- **Provided passage**

::::

The Depot

Book Chronicles Purple Heart Recipients of WWII

Among U.S. Navy Commander David Schwind’s personal collection is a small box containing a Purple Heart medal posthumously awarded to U.S. Army Air Forces Lt. William Hatton, pilot of the B-24D Liberator Lady Be Good, which disappeared without a trace in the Libyan Desert April 4, 1943 while on its first combat mission.

“I had known about the story of the Lady Be Good since I was a kid and the story itself always fascinated me,” Schwind said. “And I just happened to get really lucky and happened to acquire the pilot’s purple heart in my personal collection and so obviously I had to write about it because this is one of the stories I grew up with. It really struck a chord with me through most of my life.”

The story of the Lady Be Good and her pilot and crew are among more than 300 profiles of military members from all branches of service in Schwind’s most recent book, Sacrifice Remembered: Posthumous Awards of the Purple Heart Medal in the Second World War.

The result of two years of research, Schwind brings together the stories of service members from the Army, Army Air Force, Navy, Marine Corps, Coast Guard and Public Health Service, along with detailed color photos of their medals and accompanying documents to create the most complete reference book available on the Purple Heart and all U.S. valor medals of World War II.

 

“There are a lot of variations of Purple Hearts, and they range from whether it’s a Navy Purple Heart made by the U.S. Mint and engraved in a certain style or whether its is a Purple Heart made for the Army under contract by The Robbins Company of Massachusetts,” Schwind said. “Finding out how they were manufactured, and the different styles really raises the level of appreciation for the actual object. I like to make books that are the most value added possible, so I also included all the rest of the person’s medals earned, which means there are also up close and personal pictures of Medals of Honor, Silver Stars, Distinguished Service Crosses, Navy Crosses and more.”

Available on Amazon and through publisher Medals Press, the 593-page book is divided into five parts, including an introduction detailing the origin and history of the Purple Heart and thirteen chapters profiling awards by branch, theater, and battle, with separate chapters on awards to fallen prisoners of war, families that lost multiple children and non-Purple Heart posthumous awards of valor. The final chapter details the casualty process to notification of next of kin and contains photographs never previously published. Four appendices tailored for collectors, historians and researchers address Purple Heart award boxes and shipping containers, Purple Heart types and engraving styles, information on researching the history of Purple Hearts and one appendix lists the 14,379 known, traceable and identifiable numbered Purple Hearts. The remaining pages include bibliography, references and index.

::::

- **Recorded data**
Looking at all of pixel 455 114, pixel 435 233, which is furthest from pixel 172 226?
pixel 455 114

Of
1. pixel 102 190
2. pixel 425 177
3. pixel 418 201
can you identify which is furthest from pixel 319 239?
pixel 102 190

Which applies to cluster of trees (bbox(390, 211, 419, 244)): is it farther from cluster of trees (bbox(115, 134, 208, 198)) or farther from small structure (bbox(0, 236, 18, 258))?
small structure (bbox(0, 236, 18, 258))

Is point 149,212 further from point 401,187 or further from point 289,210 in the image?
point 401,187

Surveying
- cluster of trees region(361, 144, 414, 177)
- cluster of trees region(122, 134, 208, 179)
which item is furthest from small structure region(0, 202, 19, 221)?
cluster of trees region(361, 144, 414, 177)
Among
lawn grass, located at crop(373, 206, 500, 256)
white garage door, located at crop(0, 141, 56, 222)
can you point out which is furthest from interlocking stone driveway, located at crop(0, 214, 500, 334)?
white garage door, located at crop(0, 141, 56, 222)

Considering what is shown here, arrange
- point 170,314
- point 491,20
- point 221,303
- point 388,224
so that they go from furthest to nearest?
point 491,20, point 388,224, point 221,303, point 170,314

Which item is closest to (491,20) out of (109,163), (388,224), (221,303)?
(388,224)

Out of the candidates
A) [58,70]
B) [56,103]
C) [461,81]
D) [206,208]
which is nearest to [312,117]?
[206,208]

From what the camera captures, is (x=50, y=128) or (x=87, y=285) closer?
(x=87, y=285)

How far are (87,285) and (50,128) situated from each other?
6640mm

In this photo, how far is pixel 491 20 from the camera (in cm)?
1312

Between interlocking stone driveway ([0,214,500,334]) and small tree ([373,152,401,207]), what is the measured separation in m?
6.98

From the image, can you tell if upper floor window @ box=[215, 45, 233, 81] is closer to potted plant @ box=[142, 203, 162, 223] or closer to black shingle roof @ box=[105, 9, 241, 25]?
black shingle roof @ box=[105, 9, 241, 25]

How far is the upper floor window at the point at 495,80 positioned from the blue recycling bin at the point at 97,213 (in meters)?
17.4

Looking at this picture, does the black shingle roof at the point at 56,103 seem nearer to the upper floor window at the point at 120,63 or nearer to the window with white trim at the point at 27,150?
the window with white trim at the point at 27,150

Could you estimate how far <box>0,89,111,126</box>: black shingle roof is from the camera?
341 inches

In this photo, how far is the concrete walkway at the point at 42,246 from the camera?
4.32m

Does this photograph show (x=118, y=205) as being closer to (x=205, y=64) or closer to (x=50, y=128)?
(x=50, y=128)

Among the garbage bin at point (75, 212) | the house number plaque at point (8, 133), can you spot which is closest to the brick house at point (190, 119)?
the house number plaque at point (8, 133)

::::

- **What this exercise asks**
1. Please reproduce the Purple Heart article between "Among U.S. Navy" and "first combat mission.", inclusive.
2. According to the Purple Heart article, which service branches does Schwind's book draw its service members' stories from?
Rely only on the Purple Heart article, not on the material.

- **Responses in order**
1.
Among U.S. Navy Commander David Schwind’s personal collection is a small box containing a Purple Heart medal posthumously awarded to U.S. Army Air Forces Lt. William Hatton, pilot of the B-24D Liberator Lady Be Good, which disappeared without a trace in the Libyan Desert April 4, 1943 while on its first combat mission.

2.
Army
Army Air Force
Navy
Marine Corps
Coast Guard
Public Health Service